Sobre o preconceito e a falta de estrutura da cidade
É óbvio que nem tudo são flores na vida desse pessoal. Todos têm suas mágoas,
queixas, reivindicações. Tiago de Oliveira Inácio lembra, relutante, do episódio em
que fez teste para um emprego (se recusa a dizer o nome do local) e foi aprovado. Contudo,
segundo ele, quando o encarregado o viu, disse que não daria mais certo e sequer explicou
direito o porquê. "Senti que foi por conta da minha cor", avalia Tiago, que
não gosta muito de falar sobre o assunto.
"Ainda não sinto o preconceito. Só tenho raiva é das mulheres mais velhas que
ficam falando coisas assim: 'Olha a coitadinha, é cega!' ", diz Gabriela Régis
Conrado, que não aceita sentimentos como pena e atitudes superprotetoras. Não gosta
também que falem baixo perto dela, perguntando coisas sobre sua cegueira para seus
parentes. Prefere que perguntem diretamente a ela, sem constrangimentos.
Outro ponto que desagrada a Gabi é a absurdamente inadequada infra-estrutura da cidade,
principalmente para os portadores de deficiência física. "As pistas e ruas são
muito ruins, esburacadas, cheia de obstáculos, lama". Para a mãe de Gabi, dona
Elza, o maior problema é a locomoção: ônibus lotados, linhas mal projetadas, e a falta
de educação e respeito da maioria dos usuários. "Mas, a maior dificuldade mesmo é
o nosso governo e os empresários, que fazem pouco caso da população", denuncia.
"Violência, falta de segurança, sujeira, risco de doenças, precariedade do
transporte coletivo, trânsito. A cidade peca mesmo é pela falta de
infra-estrutura", complementa Raimundo Cavalcante. Como cidadão, se ressente de
Fortaleza ser tão mal cuidada.
Puberdade não é adolescência
Quando se fala em adolescência, uma palavra que geralmente vem acompanhada no discurso é
"puberdade", muitas vezes como sinônimo. Na realidade, são duas coisas
diferentes. "Puberdade são as transformações biológico-orgânicas por qual passam
meninos e meninas a partir dos ll, 12 anos. Portanto, é um fenômeno universal",
explica a assistente social e mestranda em Saúde Pública Lihana Bonfim. "Já a
adolescência está ligada à questões biopsicossociais, isto é, ao contexto social,
econômico, afetivo. Portanto, é um fenônemo cultural", esclarece.

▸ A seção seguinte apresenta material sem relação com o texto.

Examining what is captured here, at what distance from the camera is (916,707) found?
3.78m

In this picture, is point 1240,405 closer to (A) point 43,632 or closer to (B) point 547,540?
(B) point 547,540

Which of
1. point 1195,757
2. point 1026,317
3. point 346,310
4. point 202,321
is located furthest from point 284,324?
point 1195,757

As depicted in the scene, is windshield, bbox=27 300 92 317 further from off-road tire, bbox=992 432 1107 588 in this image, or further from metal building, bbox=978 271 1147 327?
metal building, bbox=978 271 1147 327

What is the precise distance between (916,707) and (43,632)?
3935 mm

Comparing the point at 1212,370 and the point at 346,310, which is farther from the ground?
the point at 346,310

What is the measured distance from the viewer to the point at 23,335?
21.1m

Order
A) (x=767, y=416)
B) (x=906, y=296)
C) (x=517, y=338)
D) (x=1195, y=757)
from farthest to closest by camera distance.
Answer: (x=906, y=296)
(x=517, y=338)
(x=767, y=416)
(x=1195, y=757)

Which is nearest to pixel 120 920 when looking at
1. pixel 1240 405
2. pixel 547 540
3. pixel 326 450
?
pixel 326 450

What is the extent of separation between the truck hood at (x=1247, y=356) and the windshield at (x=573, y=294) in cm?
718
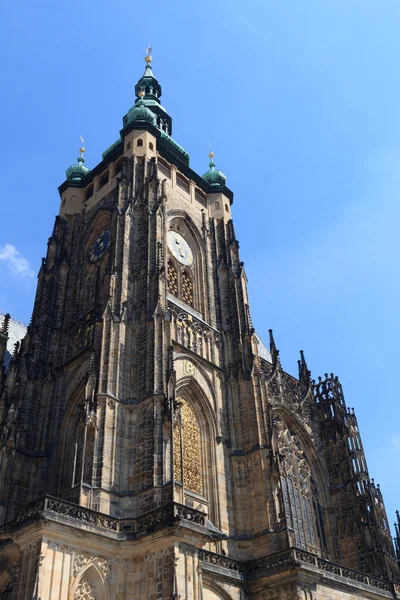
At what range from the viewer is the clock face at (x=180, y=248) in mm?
32378

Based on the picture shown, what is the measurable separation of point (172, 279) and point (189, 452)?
9111 mm

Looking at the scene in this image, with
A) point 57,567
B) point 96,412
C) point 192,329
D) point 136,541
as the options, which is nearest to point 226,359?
point 192,329

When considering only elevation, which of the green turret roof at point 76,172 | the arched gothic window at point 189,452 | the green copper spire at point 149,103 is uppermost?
the green copper spire at point 149,103

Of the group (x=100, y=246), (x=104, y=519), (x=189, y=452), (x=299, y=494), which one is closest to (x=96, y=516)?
(x=104, y=519)

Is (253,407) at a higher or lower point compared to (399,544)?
higher

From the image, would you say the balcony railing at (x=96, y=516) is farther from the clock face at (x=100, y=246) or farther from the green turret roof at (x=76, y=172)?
the green turret roof at (x=76, y=172)

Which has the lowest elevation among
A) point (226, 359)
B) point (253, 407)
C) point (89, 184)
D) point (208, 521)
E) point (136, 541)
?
point (136, 541)

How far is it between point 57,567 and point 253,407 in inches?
501

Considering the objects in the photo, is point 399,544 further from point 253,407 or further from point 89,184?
point 89,184

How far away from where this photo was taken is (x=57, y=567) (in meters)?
17.6

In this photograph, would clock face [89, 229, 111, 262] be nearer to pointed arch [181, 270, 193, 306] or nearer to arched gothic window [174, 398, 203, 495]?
pointed arch [181, 270, 193, 306]

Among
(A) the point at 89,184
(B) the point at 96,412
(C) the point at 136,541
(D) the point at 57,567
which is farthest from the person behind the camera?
(A) the point at 89,184

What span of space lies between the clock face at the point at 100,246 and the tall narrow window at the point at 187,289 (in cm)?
419

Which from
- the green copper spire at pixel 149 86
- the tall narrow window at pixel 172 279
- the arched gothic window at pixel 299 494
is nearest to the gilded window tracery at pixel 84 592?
the arched gothic window at pixel 299 494
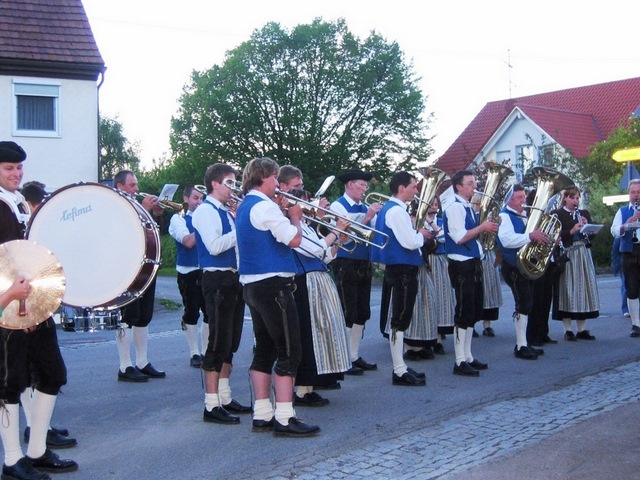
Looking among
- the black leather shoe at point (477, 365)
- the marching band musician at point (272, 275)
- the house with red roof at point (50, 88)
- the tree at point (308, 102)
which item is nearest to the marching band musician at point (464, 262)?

A partir dessa diferenciação, é possível perceber que existem várias formas de
adolescer - ligadas à classe cultural, econômica, geográfica. "Em algumas aldeias
primitivas não existe a adolescência: o indivíduo 'pula' da infância para a
maturidade", ilustra Lihana. Outro exemplo que nos é bem mais próximo é o das
crianças carentes. Muitas, com 7, 8 anos de idade sustentam uma casa. Ou seja, a chamada
para o mercado de trabalho certamente fará com que não vivenciem a adolescência em sua
plenitude: lazer, estudo, e toda a segurança afetiva familiar e social a que têm direito
como cidadãos.
E, nessa fase de auto-afirmação, de busca de uma identidade, a maneira como ele vai se
perceber está muito relacionada à forma que a sociedade o percebe. "Se é uma
sociedade marcada pelo preconceito, pela discriminação, ele vai se sentir excluído, se
ele não se adequar aos padrões ditos 'normais'. Ele se olha como os outros o
olham", afirma a assistente social. Para ela, existe toda uma forma de 'crescer' que
caracteriza esses adolescentes. As diferenças sociais implicarão no modo como eles se
construirão dentro dessa fase da vida.
Se bem administradas, as famosas "crises da adolescência" não são
necessariamente ruins. Para Lihana, é uma forma de crescer: o conflito é necessário
para se estruturar e partir para resolver suas questões. Agora, se desenvolver-se já
não é fácil, ainda ter como "inimigos" a cor, a deficiência, a situação
econômica só aumenta o stress, a tensão. "Passar por uma situação traumática
como uma humilhação, rejeição, pode marcar para o resto da vida. É uma
responsabilidade muito grande dos opressores de interferir na vida do negro, do portador
de deficiência", alerta Lihana Bonfim.